From the text on abortion in Malawi, copy word for word the part that opens with the words containing "In Malawi a" and closes with "bill reaches Parliament.".

**TEXT PASSAGE**
Segment Open

The organisation’s President, Prof Frank Taulo, said their aim was to help to maintain high clinical and ethical standards and improving lives of Malawian women. Another objective is to encourage the highest standards of training in obstetrics and gynaecology at both undergraduate and postgraduate levels.
According to COPUA, women in Malawi seek abortions due to poverty and inability to support more children; the desire of young girls to remain in school; extra-marital pregnancy; partner insistence and parental insistence. Meanwhile, the United Methodist Church in Malawi has reversed its long-term stance that women should be allowed to have abortions, following a General Conference they attended in the USA.
The facts and figures surrounding preventable deaths as a result of unsafe abortion procedures in Malawi, have accounted for a shift in the stance of some of the country’s religious leaders, who now show support for the proposed abortion bill (Termination of Pregnancy Bill) and a call to review and reform Malawi’s restrictive abortion laws.
In Malawi a study has estimated that 80% of women who had unsafe abortions in the country were married. The study, carried out by the Coalition for Prevention of Unsafe Abortion (COPUA), found that a low uptake of contraception among married women was a driver behind unintended pregnancies and that 33,000 women are treated annually for abortion complications. COPUA is now on a countrywide tour for public health workers, asking to solicit views for input before the current abortion bill reaches Parliament.

Segment Closed

**MATERIAL PROVIDED**
Segment Open

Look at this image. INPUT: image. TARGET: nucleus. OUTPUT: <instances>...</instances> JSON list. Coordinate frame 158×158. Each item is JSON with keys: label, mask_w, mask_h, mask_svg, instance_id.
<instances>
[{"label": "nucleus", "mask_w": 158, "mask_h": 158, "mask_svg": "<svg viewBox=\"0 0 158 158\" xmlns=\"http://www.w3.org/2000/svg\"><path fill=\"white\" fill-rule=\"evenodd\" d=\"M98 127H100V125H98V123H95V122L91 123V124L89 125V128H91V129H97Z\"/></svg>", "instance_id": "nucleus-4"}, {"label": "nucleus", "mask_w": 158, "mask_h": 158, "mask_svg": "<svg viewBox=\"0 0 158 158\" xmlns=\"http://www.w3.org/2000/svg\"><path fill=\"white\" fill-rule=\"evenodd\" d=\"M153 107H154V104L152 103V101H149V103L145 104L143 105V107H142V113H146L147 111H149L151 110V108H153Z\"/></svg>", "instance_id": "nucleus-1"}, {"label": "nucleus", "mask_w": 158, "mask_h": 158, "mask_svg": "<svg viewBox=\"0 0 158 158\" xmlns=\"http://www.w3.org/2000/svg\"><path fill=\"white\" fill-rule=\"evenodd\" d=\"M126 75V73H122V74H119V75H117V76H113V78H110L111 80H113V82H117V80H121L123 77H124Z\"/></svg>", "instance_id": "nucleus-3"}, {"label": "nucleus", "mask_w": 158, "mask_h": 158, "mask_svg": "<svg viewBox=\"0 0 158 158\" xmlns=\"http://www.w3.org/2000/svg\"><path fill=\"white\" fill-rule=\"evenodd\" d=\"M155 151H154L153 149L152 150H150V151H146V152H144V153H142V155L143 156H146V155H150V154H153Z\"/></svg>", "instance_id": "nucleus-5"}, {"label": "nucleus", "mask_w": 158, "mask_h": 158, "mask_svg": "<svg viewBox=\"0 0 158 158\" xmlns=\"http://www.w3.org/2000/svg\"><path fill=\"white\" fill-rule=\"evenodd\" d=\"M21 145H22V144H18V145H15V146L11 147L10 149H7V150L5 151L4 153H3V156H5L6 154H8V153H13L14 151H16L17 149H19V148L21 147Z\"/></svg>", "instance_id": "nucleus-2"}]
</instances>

Segment Closed

**YOUR SOLUTION**
In Malawi a study has estimated that 80% of women who had unsafe abortions in the country were married. The study, carried out by the Coalition for Prevention of Unsafe Abortion (COPUA), found that a low uptake of contraception among married women was a driver behind unintended pregnancies and that 33,000 women are treated annually for abortion complications. COPUA is now on a countrywide tour for public health workers, asking to solicit views for input before the current abortion bill reaches Parliament.